- **EXTRAIT FOURNI**
PS : En attendant, cet été, on pourra surement se faire un truc en bretagne... ;o)


----------



## Pierrou (20 Mai 2005)

Qui a vu Royal de Luxe aujourd'hui? j'ai pas pu aller en ville ? :sick:


----------



## macmarco (20 Mai 2005)

*Notes* à l'attention du *Seigneur  Darth Pierrou* :

Relever la boîte à mp.   
Aller faire un tour par ici en attendant de pouvoir aller voir Royale de Luxe. 
 Merci de votre attention. 

Encore désolé pour le hors-sujet. 



Sinon, pour quand même poster dans le sujet, Nantes, c'est pas loin, je viendrai peut-être...


----------



## Pierrou (20 Mai 2005)

oops merci macmaro


----------



## Cillian (21 Mai 2005)

Bonjour,
Si c'est en septembre, je passerai peut être vous faire


----------



## Pierrou (21 Mai 2005)

t'es en dédicace de quelle heure à quelle heure, c'est mon dernier jour au lycr ( snif ) et je finis tôt, je peux passer te voir là bas


----------



## GlobalCut (21 Mai 2005)

Hé hé 
Si mon iCal se rempli pas d'ici là pourquoi pas 
C'est à quelle heure ta dédicace ?


----------



## Pierrou (21 Mai 2005)

Héhé si tu vois un ptit brun mal rasé à lunettes ( une lueur de connerie mélée de lubricité dans le regard ) qui te fait des signes, c'est moi


----------



## GlobalCut (21 Mai 2005)

Pierrou a dit:
			
		

> Héhé si tu vois un ptit brun mal rasé à lunettes ( une lueur de connerie mélée de lubricité dans le regard ) qui te fait des signes, c'est moi


 et qui fait rooooooooooo shhhhhhhhhhhhhhhhhhhhh


----------



## Franswa (21 Mai 2005)

Roberto Vendez a dit:
			
		

> Toute la journée je crois !
> :love:


 Moi aussi, je viendrais surement !!!

Mais c'est où story BD


----------



## Pierrou (21 Mai 2005)

Je crois que c'est celui qui est dans une rue près de la place Bretagne ou ya la poste ( je sais c'est vague  )

- **DONNÉES ENREGISTRÉES**

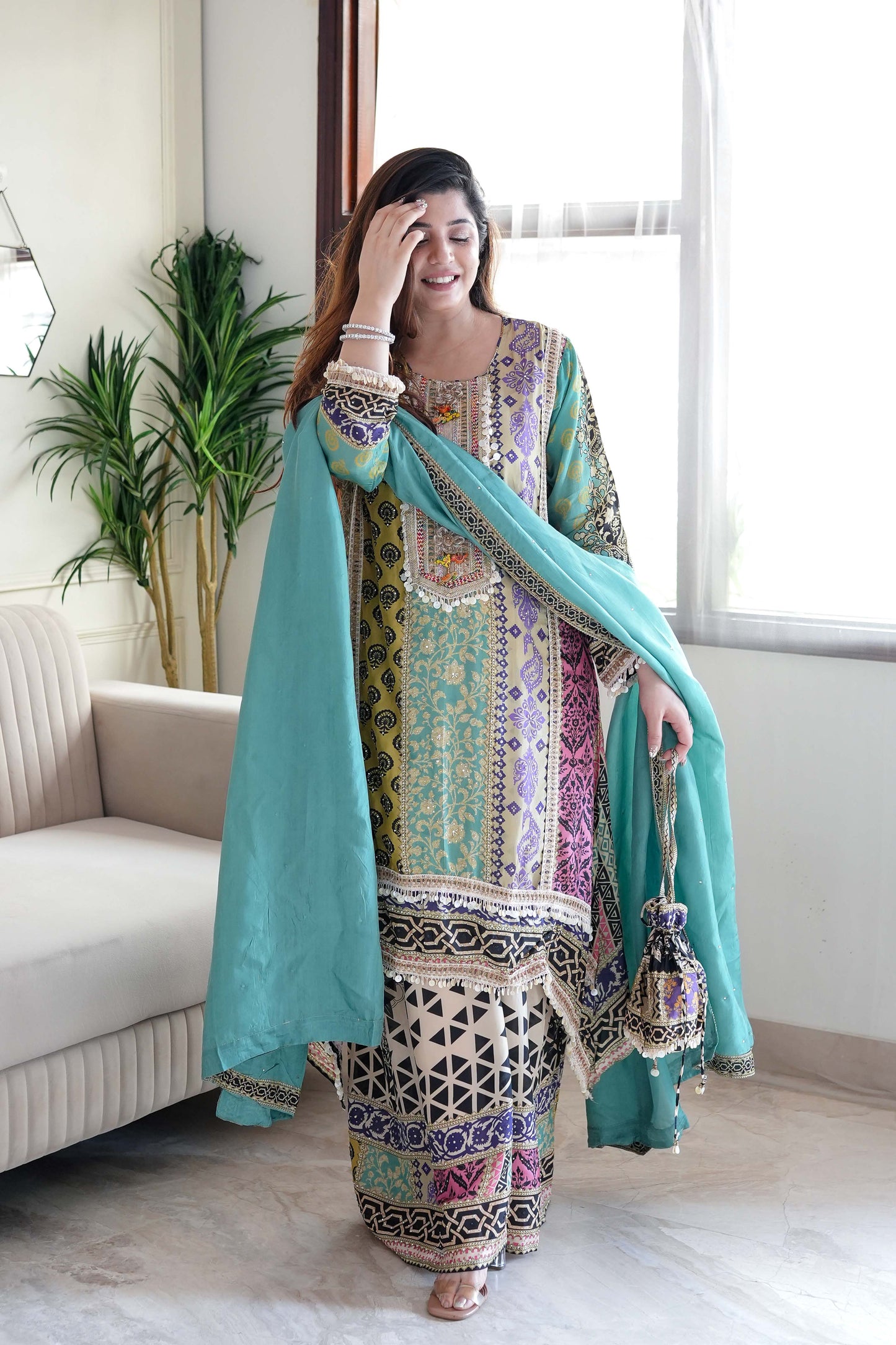 Tira Luxe Green Embroidered Suit Set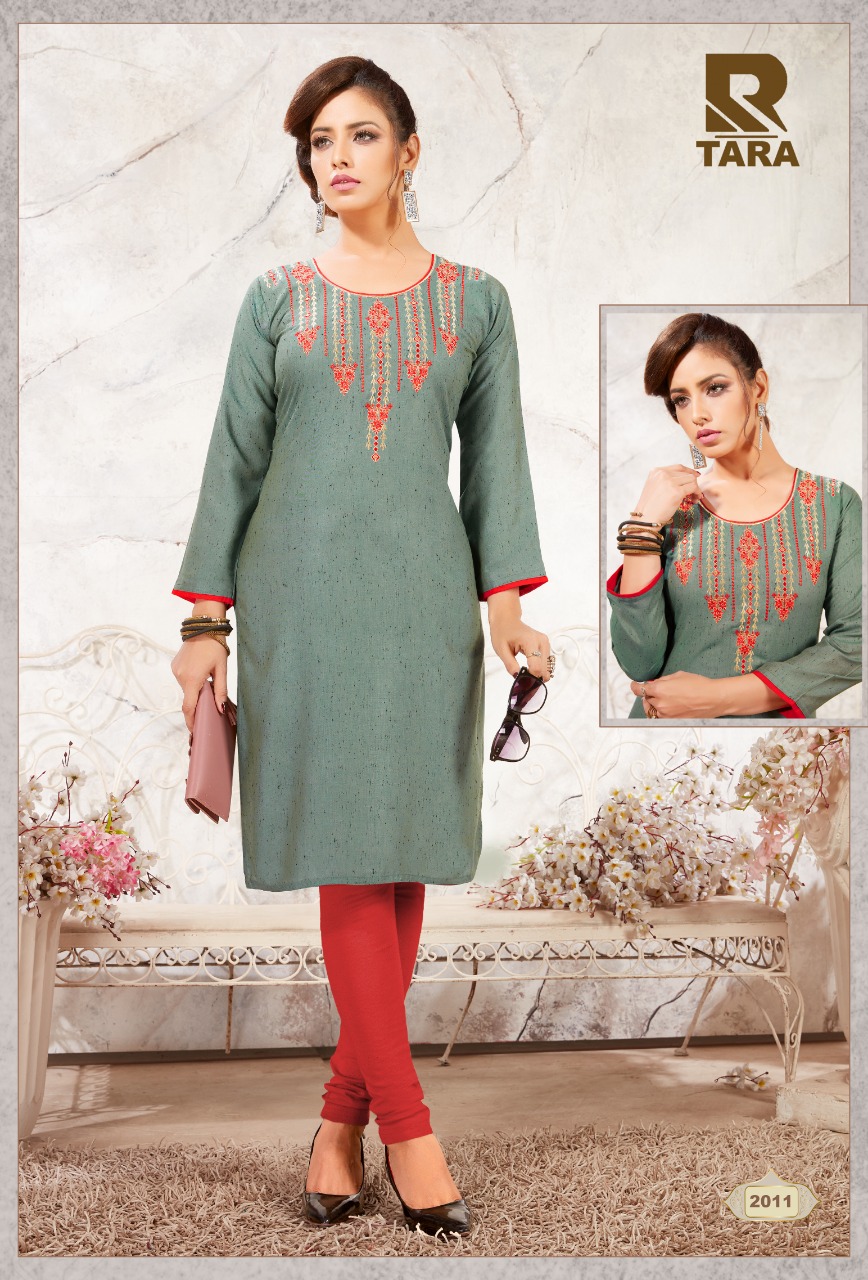 Tara By Raashi 2001  To 2012 Series Beautiful Stylish Fancy Colorful Casual Wear & Ethnic Wear & Ready To Wear Rayon Black Icon Embroidery Kurtis At Wholesale Price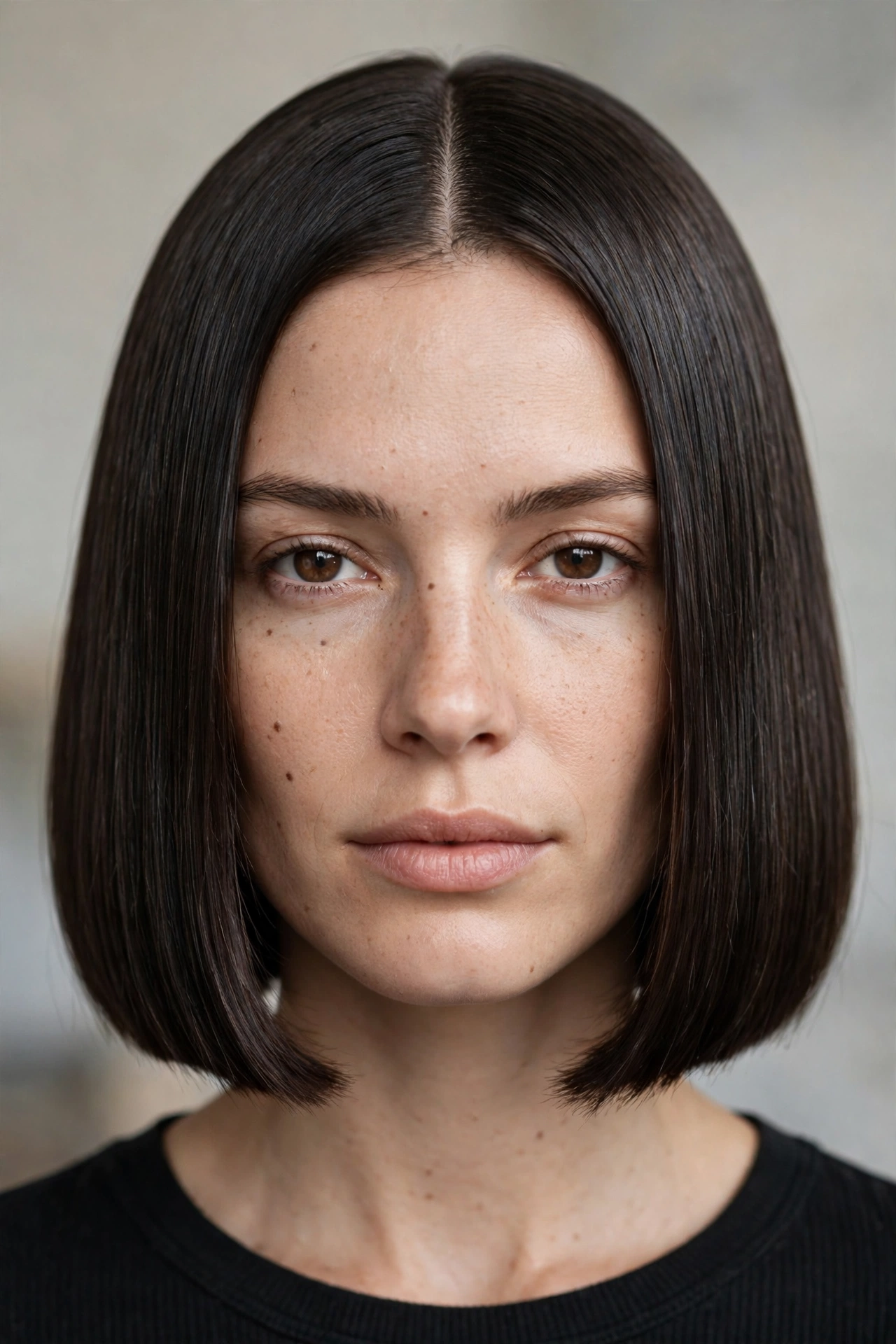 Classic blunt bob without bangs, center part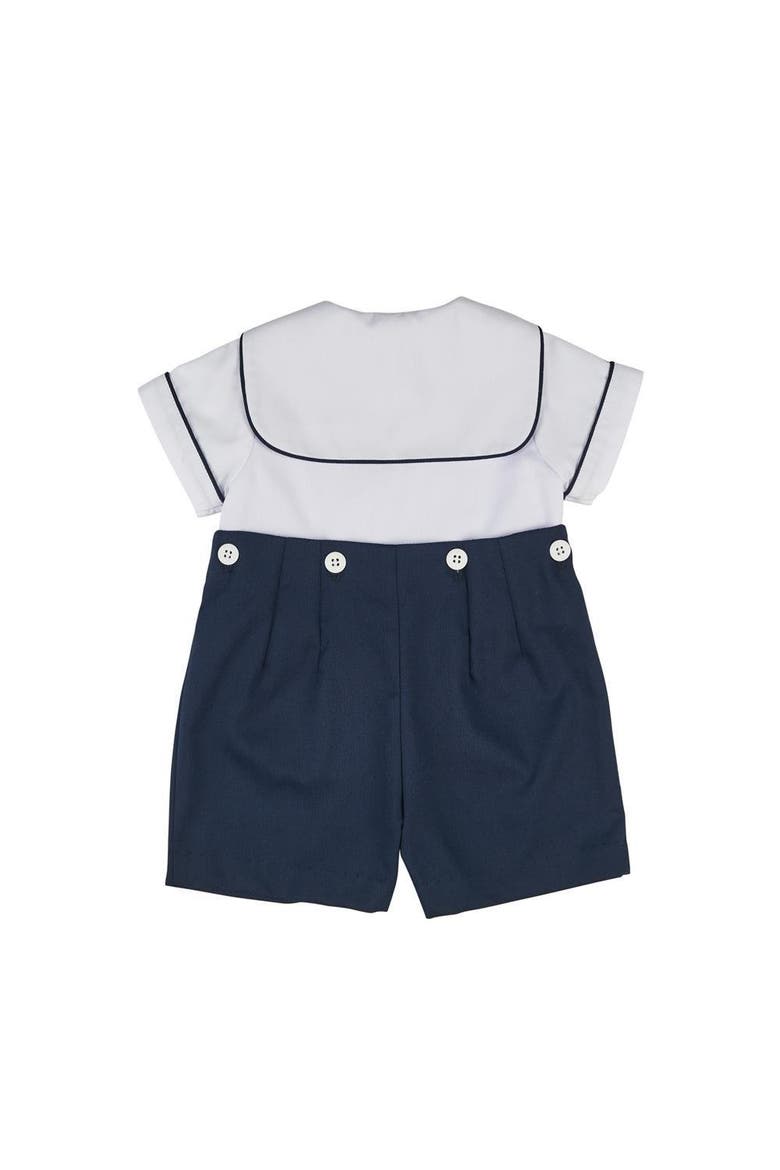 Navy Pique Button on Shortall, Alternate, color, Navy / White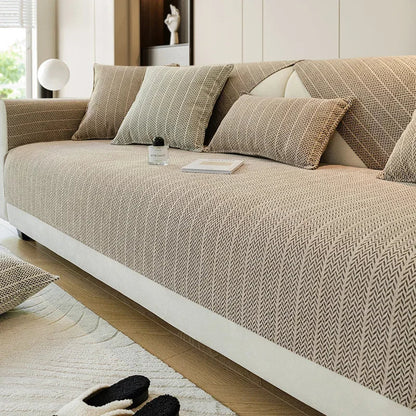 Housse de Canapé en Chenille Douce – Motif Chevron pour une Protection Élégante du Mobilier Sofa Cover Electro Paris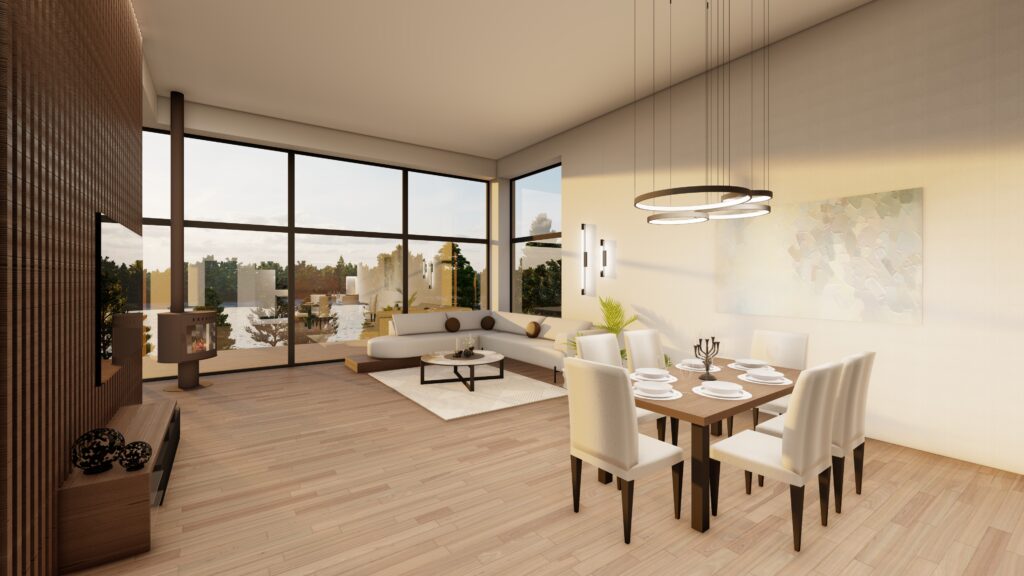 Kaasaegne elutuba ja söögituba avatud planeeringuga, kamin, panoraamaknad ja elegantne skandinaavialik sisekujundus.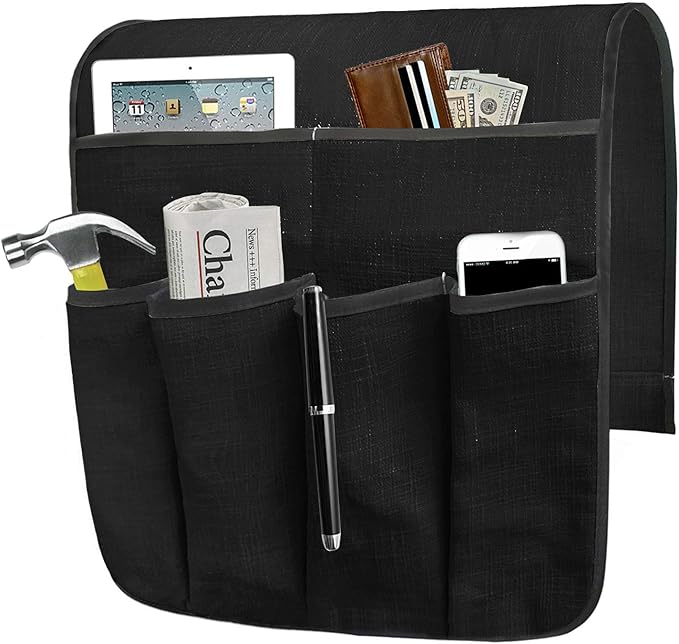 Couch Sofa Armrest Organiser Arm Chair Caddy Bedside Storage Pocket with 6 Pockets TV Remote Holder Bed Storage Pocket Bag for Cellphone Tablet Notepad Book Magazines DVD Glasses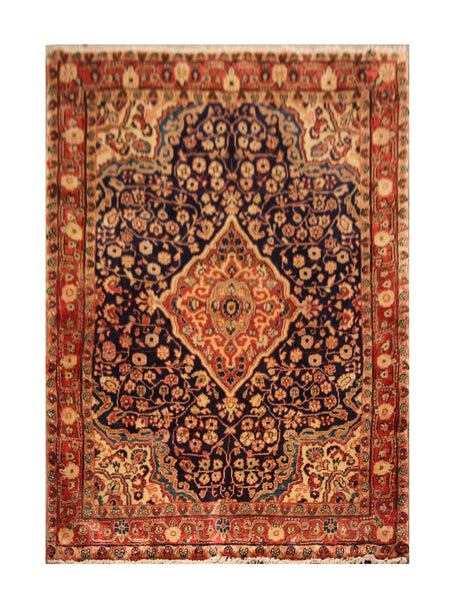 23007 - Hamadan Hand-Knotted/Handmade Persian Rug/Carpet Traditional Authentic/Size: 4'11" x 3'7"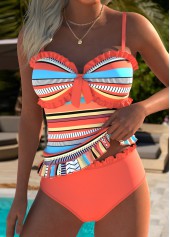 Orange Mid Waisted Frill Multi Stripe Print Tankini Set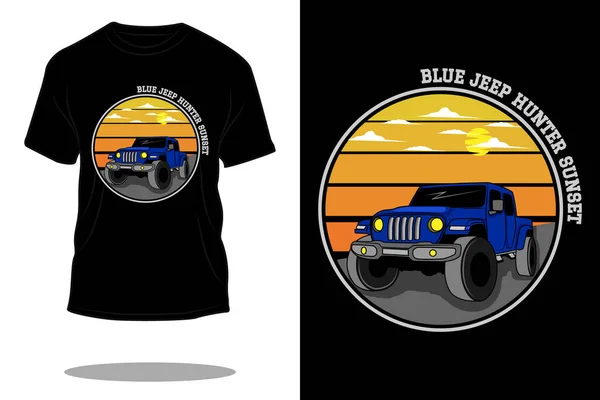 stock vector blue jeep hunter sunset retro t shirt design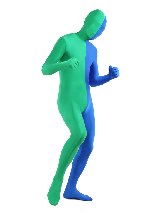 Halloween Green Blue split Lycra Spandex Zentai costume Unisex Full Body catsuit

- **CONSIGNES**
(1) Reproduisez à l'identique le passage de l'extrait fourni qui s'ouvre sur les mots contenant "## macmarco (20" et se clôt sur "pour le hors-sujet.".
(2) Selon l'extrait fourni, quelle ville macmarco décrit-il comme n'étant « pas loin » ?

- **LISTE DES RÉPONSES**
(1)
## macmarco (20 Mai 2005)

*Notes* à l'attention du *Seigneur  Darth Pierrou* :

Relever la boîte à mp.   
Aller faire un tour par ici en attendant de pouvoir aller voir Royale de Luxe. 
 Merci de votre attention. 

Encore désolé pour le hors-sujet.

(2) Nantes.